*Supplied text*:
The Peking duck is a traditional Chinese dish that has been enjoyed for centuries. The dish is made by roasting a whole duck until the skin is crispy, and then serving it with thin pancakes, scallions, and a sweet bean sauce. The history of Peking duck can be traced back to imperial China, where it was considered a delicacy and reserved for special occasions.
Peking duck originated in the city of Beijing, which was known as Peking at the time. The dish was first mentioned in Chinese literature during the Yuan Dynasty (1271-1368), where it was described as a dish that was enjoyed by the imperial court. During the Ming Dynasty (1368-1644), Peking duck became even more popular and was considered a delicacy that was reserved for the upper classes.
In the 18th and 19th centuries, Peking duck began to be enjoyed by a wider audience. The dish was served in restaurants and became popular among both the wealthy and the common people. In the late 19th century, Peking duck was introduced to foreign diplomats and visitors to China, and it quickly gained popularity in the Western world.

*Given information*:
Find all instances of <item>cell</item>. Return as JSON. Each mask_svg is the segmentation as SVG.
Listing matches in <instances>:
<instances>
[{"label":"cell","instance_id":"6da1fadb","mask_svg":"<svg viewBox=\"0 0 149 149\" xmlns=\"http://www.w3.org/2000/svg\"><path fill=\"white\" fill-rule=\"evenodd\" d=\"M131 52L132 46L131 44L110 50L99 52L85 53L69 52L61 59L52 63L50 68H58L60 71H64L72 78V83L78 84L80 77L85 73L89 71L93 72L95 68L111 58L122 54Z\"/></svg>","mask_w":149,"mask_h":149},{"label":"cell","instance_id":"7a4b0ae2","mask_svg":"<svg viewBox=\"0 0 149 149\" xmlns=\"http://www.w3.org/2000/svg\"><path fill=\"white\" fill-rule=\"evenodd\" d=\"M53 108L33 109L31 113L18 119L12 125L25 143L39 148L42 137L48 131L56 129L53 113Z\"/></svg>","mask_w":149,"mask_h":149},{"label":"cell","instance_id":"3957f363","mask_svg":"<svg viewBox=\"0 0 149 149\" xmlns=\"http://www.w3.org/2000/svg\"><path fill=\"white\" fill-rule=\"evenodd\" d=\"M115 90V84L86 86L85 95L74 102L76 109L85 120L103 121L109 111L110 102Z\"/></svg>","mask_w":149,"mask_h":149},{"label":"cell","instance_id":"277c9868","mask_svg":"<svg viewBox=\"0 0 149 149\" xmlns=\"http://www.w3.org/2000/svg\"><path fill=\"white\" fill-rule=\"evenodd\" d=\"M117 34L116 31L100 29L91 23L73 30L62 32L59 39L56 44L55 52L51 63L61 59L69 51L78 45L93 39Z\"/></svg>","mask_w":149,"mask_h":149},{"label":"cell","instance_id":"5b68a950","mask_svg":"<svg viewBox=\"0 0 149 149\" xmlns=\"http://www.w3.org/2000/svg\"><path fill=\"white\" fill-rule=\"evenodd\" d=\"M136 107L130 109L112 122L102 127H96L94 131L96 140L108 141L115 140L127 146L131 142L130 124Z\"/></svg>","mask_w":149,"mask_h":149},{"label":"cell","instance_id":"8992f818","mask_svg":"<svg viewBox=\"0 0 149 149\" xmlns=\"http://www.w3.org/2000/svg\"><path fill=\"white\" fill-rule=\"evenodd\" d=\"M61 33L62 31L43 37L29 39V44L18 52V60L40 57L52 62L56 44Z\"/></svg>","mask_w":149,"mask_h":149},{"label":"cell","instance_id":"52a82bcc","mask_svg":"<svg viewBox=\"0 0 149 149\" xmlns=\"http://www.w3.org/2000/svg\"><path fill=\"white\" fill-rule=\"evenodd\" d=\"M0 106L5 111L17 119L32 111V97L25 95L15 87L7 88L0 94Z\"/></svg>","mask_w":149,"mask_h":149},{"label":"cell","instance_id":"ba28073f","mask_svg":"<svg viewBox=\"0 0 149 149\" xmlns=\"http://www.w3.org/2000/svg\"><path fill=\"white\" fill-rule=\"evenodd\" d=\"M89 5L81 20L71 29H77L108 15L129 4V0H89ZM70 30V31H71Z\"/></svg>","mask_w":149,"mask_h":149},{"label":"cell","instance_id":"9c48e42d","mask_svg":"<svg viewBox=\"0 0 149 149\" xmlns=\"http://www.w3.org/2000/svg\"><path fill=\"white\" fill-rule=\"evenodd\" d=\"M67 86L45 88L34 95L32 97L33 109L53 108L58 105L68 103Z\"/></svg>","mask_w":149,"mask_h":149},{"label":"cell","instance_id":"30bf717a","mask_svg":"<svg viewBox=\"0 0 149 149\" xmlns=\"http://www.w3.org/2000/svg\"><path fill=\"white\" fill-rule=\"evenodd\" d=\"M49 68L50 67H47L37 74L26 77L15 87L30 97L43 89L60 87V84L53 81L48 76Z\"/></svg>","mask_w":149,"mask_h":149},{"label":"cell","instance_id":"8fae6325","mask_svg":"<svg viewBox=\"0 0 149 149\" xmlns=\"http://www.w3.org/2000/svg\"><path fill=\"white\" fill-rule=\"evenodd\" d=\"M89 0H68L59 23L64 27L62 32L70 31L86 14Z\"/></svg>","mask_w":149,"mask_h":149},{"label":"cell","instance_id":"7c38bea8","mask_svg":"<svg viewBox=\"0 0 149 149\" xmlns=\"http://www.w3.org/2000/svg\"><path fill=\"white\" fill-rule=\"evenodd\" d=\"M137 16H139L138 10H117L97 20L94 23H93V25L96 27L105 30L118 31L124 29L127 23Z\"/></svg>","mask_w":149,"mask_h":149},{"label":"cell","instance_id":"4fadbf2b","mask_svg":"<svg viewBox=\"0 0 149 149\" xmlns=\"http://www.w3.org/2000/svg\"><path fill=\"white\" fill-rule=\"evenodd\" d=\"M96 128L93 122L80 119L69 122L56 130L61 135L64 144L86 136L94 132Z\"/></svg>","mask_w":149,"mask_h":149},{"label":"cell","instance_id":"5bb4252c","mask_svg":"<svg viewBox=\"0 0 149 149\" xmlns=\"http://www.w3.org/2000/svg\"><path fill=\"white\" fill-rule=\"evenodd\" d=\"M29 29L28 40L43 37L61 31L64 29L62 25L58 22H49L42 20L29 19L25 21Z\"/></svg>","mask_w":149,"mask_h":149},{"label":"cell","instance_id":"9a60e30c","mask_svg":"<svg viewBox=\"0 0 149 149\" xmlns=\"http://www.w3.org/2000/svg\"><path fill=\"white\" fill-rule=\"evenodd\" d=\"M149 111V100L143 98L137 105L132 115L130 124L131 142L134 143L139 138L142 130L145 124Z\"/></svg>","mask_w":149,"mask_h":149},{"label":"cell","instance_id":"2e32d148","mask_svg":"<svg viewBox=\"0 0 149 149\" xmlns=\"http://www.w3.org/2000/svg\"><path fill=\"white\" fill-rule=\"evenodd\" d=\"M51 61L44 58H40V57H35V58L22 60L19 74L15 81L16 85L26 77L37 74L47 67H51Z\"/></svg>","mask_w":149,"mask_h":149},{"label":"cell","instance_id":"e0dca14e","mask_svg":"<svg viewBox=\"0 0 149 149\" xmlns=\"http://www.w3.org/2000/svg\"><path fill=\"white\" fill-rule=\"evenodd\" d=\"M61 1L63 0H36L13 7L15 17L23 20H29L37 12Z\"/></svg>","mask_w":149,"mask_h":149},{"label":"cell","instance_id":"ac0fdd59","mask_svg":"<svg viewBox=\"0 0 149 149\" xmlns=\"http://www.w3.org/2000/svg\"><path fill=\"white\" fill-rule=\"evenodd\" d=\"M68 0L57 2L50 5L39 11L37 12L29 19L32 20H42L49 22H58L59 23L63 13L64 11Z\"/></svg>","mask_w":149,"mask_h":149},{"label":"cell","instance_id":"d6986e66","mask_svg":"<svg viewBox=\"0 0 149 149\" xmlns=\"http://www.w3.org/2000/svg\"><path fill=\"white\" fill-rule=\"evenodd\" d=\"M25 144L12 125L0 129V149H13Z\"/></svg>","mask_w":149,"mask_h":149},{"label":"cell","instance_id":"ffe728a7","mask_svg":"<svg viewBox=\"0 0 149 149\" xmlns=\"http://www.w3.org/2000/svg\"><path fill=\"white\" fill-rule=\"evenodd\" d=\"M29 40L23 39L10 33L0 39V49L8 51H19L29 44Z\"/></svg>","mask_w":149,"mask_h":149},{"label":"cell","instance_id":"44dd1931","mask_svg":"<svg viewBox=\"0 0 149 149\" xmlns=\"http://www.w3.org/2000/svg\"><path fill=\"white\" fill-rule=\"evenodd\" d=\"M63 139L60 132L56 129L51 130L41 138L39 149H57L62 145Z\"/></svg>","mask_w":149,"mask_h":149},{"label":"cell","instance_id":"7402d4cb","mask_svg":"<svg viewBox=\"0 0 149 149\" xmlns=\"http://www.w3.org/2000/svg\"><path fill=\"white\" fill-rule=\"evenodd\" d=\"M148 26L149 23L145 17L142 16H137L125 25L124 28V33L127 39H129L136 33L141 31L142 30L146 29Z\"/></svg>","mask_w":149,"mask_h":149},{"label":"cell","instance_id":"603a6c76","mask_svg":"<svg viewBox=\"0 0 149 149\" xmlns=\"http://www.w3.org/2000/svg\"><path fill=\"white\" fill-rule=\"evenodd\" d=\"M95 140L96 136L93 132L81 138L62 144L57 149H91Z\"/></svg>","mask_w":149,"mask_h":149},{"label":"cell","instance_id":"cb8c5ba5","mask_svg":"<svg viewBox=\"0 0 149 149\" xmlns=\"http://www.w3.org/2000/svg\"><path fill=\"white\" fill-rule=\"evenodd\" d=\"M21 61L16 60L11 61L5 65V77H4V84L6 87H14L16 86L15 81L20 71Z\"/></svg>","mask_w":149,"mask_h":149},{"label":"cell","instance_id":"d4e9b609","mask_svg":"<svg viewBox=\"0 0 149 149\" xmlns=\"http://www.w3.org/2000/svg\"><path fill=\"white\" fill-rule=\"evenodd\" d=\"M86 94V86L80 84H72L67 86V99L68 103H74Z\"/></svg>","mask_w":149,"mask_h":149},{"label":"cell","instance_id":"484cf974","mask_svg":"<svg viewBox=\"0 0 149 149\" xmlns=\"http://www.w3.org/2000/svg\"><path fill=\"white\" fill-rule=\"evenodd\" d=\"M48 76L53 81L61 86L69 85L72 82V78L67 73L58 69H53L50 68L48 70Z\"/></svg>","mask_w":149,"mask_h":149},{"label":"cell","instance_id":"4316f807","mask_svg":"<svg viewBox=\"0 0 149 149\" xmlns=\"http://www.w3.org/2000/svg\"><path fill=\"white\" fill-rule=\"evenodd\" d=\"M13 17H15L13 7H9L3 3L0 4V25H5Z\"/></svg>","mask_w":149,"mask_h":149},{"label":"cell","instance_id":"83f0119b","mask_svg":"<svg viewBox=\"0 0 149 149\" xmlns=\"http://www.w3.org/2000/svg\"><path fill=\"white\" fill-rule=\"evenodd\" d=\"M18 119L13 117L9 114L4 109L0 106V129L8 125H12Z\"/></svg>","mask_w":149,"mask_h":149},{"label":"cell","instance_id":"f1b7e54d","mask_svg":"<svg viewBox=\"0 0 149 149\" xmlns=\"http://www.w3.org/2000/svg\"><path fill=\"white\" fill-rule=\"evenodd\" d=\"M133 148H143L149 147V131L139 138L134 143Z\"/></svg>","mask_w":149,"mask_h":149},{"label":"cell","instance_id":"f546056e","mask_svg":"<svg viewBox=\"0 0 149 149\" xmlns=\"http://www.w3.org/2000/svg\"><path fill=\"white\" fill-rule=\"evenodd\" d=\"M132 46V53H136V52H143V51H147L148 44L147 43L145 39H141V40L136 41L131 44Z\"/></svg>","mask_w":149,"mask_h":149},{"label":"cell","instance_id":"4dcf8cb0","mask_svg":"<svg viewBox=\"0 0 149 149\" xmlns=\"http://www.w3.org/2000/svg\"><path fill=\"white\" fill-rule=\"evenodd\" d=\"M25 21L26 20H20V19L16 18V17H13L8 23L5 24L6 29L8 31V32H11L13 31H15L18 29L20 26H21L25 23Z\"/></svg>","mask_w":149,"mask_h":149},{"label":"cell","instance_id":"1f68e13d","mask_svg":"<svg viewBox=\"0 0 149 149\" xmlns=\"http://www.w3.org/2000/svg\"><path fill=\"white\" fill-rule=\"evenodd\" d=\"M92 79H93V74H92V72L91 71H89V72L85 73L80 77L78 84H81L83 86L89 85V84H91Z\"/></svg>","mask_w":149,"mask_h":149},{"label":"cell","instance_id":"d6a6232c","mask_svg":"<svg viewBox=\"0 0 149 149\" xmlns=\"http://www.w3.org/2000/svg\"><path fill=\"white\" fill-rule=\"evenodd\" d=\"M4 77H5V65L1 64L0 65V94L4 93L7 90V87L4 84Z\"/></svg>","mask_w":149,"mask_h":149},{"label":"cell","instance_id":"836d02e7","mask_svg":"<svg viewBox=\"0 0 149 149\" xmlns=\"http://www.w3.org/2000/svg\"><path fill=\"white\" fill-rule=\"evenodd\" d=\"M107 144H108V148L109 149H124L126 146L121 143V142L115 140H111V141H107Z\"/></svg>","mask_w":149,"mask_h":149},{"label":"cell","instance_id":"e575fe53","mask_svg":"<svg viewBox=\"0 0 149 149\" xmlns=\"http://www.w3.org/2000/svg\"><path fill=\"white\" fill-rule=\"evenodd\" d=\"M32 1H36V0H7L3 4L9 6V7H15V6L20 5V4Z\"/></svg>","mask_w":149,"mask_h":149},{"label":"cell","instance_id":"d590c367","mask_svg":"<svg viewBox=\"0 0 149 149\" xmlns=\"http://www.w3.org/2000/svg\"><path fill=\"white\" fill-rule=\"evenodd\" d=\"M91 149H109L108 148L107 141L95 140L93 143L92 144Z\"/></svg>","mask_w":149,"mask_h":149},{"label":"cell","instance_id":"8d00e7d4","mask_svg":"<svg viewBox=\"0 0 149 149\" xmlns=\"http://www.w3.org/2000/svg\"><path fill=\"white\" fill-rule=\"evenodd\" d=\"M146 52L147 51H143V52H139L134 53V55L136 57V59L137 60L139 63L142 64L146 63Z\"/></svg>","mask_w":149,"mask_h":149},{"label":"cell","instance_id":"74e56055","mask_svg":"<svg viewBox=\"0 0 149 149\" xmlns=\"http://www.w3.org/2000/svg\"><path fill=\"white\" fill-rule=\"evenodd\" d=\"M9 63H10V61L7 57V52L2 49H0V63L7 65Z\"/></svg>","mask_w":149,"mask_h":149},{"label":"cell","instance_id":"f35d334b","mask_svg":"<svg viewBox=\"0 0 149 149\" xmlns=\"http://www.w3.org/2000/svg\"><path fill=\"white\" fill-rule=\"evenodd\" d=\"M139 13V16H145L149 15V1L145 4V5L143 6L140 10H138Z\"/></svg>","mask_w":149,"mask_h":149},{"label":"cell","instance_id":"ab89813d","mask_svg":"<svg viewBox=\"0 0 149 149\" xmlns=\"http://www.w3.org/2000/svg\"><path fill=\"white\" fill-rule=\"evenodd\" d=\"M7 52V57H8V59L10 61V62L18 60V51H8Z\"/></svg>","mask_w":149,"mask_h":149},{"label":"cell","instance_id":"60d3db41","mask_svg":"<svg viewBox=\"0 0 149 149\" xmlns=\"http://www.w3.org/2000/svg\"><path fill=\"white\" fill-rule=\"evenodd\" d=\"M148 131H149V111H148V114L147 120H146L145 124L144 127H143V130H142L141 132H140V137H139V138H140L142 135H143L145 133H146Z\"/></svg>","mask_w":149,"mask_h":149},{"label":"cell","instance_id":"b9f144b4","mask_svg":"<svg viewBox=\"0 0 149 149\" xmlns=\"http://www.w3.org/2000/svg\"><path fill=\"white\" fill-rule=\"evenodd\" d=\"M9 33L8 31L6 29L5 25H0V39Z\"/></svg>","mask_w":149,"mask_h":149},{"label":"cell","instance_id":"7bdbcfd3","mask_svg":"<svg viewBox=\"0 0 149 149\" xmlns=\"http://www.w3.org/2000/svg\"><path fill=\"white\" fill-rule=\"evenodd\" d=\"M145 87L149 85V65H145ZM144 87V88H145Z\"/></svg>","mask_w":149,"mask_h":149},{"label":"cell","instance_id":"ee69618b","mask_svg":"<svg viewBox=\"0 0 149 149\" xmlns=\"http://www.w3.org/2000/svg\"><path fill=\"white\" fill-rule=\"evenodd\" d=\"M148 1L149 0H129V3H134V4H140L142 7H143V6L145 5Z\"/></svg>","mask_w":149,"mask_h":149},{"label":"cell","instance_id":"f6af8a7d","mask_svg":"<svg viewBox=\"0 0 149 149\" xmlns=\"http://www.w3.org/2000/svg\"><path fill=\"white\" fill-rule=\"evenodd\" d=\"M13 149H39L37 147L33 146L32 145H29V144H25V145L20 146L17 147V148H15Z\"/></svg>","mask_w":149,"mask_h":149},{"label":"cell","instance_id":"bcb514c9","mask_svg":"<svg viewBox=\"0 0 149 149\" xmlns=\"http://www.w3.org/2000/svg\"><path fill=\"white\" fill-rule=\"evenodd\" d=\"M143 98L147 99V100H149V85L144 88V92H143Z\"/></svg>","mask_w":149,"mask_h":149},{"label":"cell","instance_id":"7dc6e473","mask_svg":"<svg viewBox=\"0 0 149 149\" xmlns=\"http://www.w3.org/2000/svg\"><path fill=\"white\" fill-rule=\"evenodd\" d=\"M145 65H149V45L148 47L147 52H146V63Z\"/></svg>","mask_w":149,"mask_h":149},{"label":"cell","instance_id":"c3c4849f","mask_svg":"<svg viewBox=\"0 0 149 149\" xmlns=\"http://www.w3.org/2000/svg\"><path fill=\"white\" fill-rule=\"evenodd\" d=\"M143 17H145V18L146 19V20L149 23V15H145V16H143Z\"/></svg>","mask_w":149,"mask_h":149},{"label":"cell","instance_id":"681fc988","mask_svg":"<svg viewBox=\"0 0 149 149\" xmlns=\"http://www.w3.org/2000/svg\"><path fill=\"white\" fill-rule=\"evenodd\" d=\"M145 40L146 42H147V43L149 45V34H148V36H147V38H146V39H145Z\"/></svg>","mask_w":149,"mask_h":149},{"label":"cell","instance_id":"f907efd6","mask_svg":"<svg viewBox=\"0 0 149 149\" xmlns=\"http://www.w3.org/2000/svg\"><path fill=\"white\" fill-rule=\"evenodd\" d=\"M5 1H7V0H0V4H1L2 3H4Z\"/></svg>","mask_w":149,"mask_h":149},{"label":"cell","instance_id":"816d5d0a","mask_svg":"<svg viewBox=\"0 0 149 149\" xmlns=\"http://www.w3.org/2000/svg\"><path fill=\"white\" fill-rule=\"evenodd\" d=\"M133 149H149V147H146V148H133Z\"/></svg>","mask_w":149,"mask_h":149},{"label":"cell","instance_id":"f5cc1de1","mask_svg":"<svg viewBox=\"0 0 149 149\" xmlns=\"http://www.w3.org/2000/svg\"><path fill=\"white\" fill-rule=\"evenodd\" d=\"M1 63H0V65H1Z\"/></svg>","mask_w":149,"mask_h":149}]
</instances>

*What to work on*:
**1)** Switch "diplomats" to "envoys" and write out the stretch of the Peking duck text from "Peking duck originated" through "the Western world." again.
**2)** Keep the Peking duck text going from its last sentence.

*Answer set*:
**1)**
Peking duck originated in the city of Beijing, which was known as Peking at the time. The dish was first mentioned in Chinese literature during the Yuan Dynasty (1271-1368), where it was described as a dish that was enjoyed by the imperial court. During the Ming Dynasty (1368-1644), Peking duck became even more popular and was considered a delicacy that was reserved for the upper classes.
In the 18th and 19th centuries, Peking duck began to be enjoyed by a wider audience. The dish was served in restaurants and became popular among both the wealthy and the common people. In the late 19th century, Peking duck was introduced to foreign envoys and visitors to China, and it quickly gained popularity in the Western world.

**2)**
The traditional method of preparing Peking duck involves marinating the duck in a mixture of soy sauce, rice wine, and spices for several hours, and then hanging it to dry. The duck is then roasted in a closed oven at a high temperature for about an hour. The roasting process causes the fat to render out of the skin, leaving it crispy and flavorful.
The Peking duck is typically served with thin pancakes, scallions, and a sweet bean sauce. The meat is carved off the bone and is wrapped in a pancake with scallions and sauce. The crispy skin is also served as a separate dish.